The graph of every real function has inner measure zero

Question

I'm trying to understand the answer to this question:

Let $f:\mathbb{R} \rightarrow \mathbb{R}$ be a (general) function. Is there an $N\subset \mathbb{R}^2$ with $\lambda^2(N)=0$, such that $\{(x,f(x)):x\in \mathbb{R}\}$ $\subset N$ ?

First line of the answer, found there: "No function can have a graph with positive measure or even positive inner measure, since every function graph has uncountably many disjoint vertical translations, which cover the plane. "

I don't understand why the fact that "every function graph has uncountably many disjoint vertical translations, which cover the plane" (I agree with that) implies the desired result.

Thank you for your help.

Answer 1

If a function graph $G$ of positive inner measure existed, then choosing $K\subset G$ measurable of positive measure and considering the translates of $K$, you would get uncountably many disjoint measurable sets of positive measure. This is impossible in any $\sigma$-finite measure space.

Indeed, let $X=\bigcup X_n$ be a $\sigma$-finite measure space with $\mu(X_n)<\infty$ and let $\mathcal{C}$ be an uncountable collection of disjoint measurable subsets of $X$ of positive measure.

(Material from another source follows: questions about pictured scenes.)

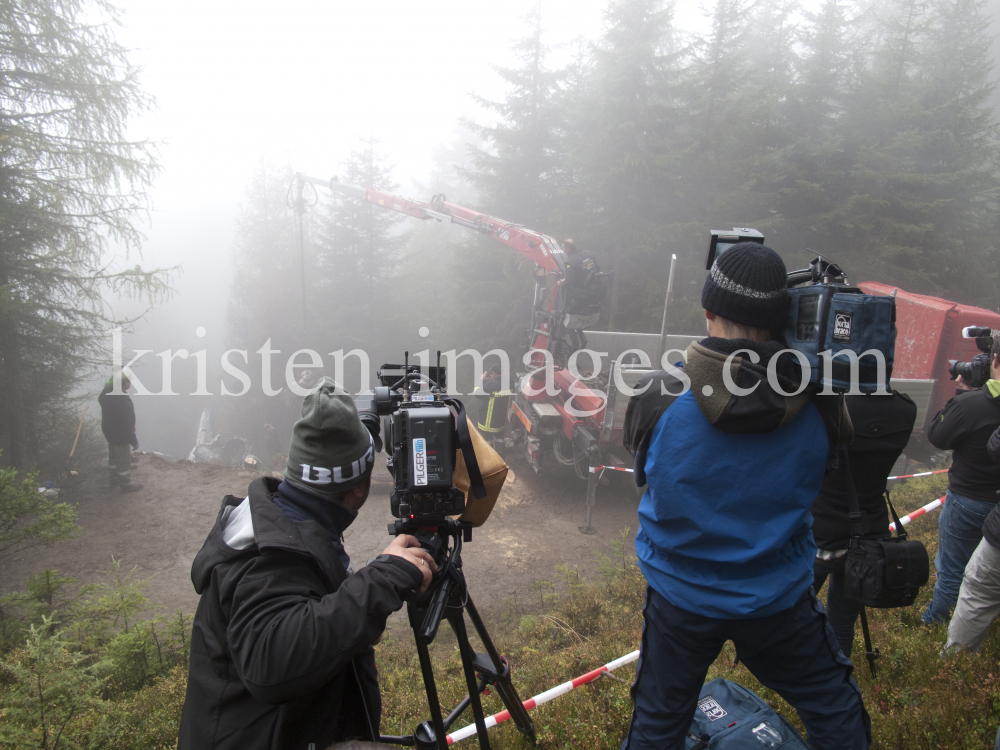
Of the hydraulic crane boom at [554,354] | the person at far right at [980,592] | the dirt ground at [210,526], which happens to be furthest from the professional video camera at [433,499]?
the hydraulic crane boom at [554,354]

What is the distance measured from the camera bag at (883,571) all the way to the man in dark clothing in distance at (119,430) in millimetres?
9626

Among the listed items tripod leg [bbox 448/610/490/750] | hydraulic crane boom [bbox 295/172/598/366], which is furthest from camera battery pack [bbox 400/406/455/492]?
hydraulic crane boom [bbox 295/172/598/366]

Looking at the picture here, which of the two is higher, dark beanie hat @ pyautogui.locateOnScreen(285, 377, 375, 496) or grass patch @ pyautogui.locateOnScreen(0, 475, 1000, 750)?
dark beanie hat @ pyautogui.locateOnScreen(285, 377, 375, 496)

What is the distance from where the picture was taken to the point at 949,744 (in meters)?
2.26

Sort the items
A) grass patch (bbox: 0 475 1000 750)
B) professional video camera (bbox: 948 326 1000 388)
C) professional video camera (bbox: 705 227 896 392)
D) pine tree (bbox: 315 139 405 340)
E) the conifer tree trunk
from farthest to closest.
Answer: pine tree (bbox: 315 139 405 340), the conifer tree trunk, professional video camera (bbox: 948 326 1000 388), grass patch (bbox: 0 475 1000 750), professional video camera (bbox: 705 227 896 392)

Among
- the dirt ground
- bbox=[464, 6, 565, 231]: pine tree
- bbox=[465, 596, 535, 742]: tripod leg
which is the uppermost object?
bbox=[464, 6, 565, 231]: pine tree

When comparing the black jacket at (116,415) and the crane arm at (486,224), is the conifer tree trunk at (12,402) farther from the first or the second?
the crane arm at (486,224)

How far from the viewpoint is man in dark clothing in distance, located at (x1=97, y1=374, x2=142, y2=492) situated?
8648 millimetres

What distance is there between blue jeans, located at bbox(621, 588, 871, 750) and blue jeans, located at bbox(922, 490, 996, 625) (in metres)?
2.34

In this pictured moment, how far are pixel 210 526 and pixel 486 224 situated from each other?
26.3 ft

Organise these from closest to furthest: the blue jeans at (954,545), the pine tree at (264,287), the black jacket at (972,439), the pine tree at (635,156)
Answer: the black jacket at (972,439)
the blue jeans at (954,545)
the pine tree at (635,156)
the pine tree at (264,287)

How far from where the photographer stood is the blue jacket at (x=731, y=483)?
1.60 metres

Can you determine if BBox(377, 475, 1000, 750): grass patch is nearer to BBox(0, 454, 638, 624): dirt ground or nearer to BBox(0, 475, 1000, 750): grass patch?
Result: BBox(0, 475, 1000, 750): grass patch

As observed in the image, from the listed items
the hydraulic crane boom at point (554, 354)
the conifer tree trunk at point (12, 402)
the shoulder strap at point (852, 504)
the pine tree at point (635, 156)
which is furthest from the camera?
the pine tree at point (635, 156)
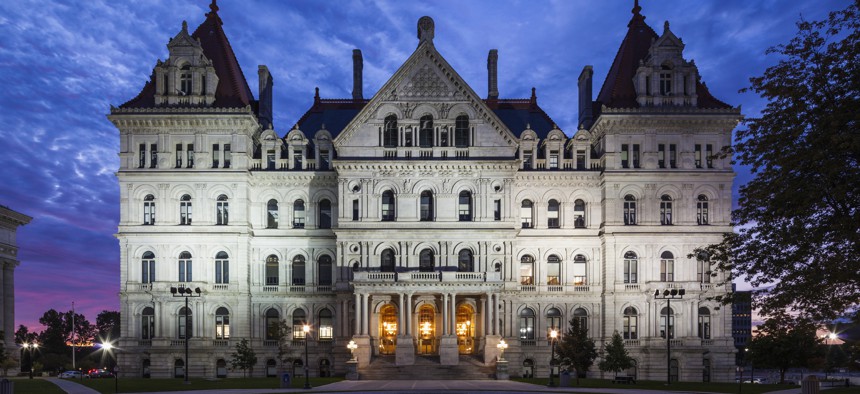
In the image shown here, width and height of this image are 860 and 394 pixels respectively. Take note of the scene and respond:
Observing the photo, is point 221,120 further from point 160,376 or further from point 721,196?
point 721,196

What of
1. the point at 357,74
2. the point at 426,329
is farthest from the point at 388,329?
the point at 357,74

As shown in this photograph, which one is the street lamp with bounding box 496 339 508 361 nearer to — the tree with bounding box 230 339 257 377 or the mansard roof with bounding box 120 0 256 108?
the tree with bounding box 230 339 257 377

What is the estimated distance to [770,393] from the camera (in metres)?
37.3

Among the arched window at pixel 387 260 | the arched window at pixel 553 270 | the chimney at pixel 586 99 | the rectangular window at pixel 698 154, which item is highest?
the chimney at pixel 586 99

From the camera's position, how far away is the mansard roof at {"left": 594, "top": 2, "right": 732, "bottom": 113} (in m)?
59.9

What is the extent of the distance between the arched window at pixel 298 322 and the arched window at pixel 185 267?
882 centimetres

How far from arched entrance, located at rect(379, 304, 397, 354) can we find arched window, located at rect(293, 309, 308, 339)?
6.27 metres

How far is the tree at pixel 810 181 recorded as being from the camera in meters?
21.9

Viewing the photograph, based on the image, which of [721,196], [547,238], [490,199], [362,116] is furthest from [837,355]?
[362,116]

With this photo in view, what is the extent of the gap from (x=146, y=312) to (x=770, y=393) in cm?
4438

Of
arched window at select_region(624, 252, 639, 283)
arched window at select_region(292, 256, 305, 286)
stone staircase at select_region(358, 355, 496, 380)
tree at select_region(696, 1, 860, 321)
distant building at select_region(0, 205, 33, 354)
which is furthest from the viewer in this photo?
distant building at select_region(0, 205, 33, 354)

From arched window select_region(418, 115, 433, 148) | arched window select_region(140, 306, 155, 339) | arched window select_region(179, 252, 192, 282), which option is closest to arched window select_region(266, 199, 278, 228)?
arched window select_region(179, 252, 192, 282)

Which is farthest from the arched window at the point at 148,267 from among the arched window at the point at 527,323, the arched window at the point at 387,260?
the arched window at the point at 527,323

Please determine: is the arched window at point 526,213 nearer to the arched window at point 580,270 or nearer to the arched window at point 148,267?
the arched window at point 580,270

Then for each $A\in\mathcal{C}$, there exist $m,n\in\mathbb{N}$ such that $\mu(A\cap X_n)>1/m$. Thus there must exist some pair $(m,n)\in\mathbb{N}^2$ such that $\mu(A\cap X_n)>1/m$ for uncountably many different elements $A\in \mathcal{C}$. But since the sets $A\cap X_n$ are all disjoint, this would imply $\mu(X_n)=\infty$ (say by choosing a countably infinite collection of such $A$ and using countable additivity).

Answer 2

Suppose the graph had positive measure. Then we can cover the plane with uncountably many disjoint translates of this positive-measure set. Then this question completes the proof.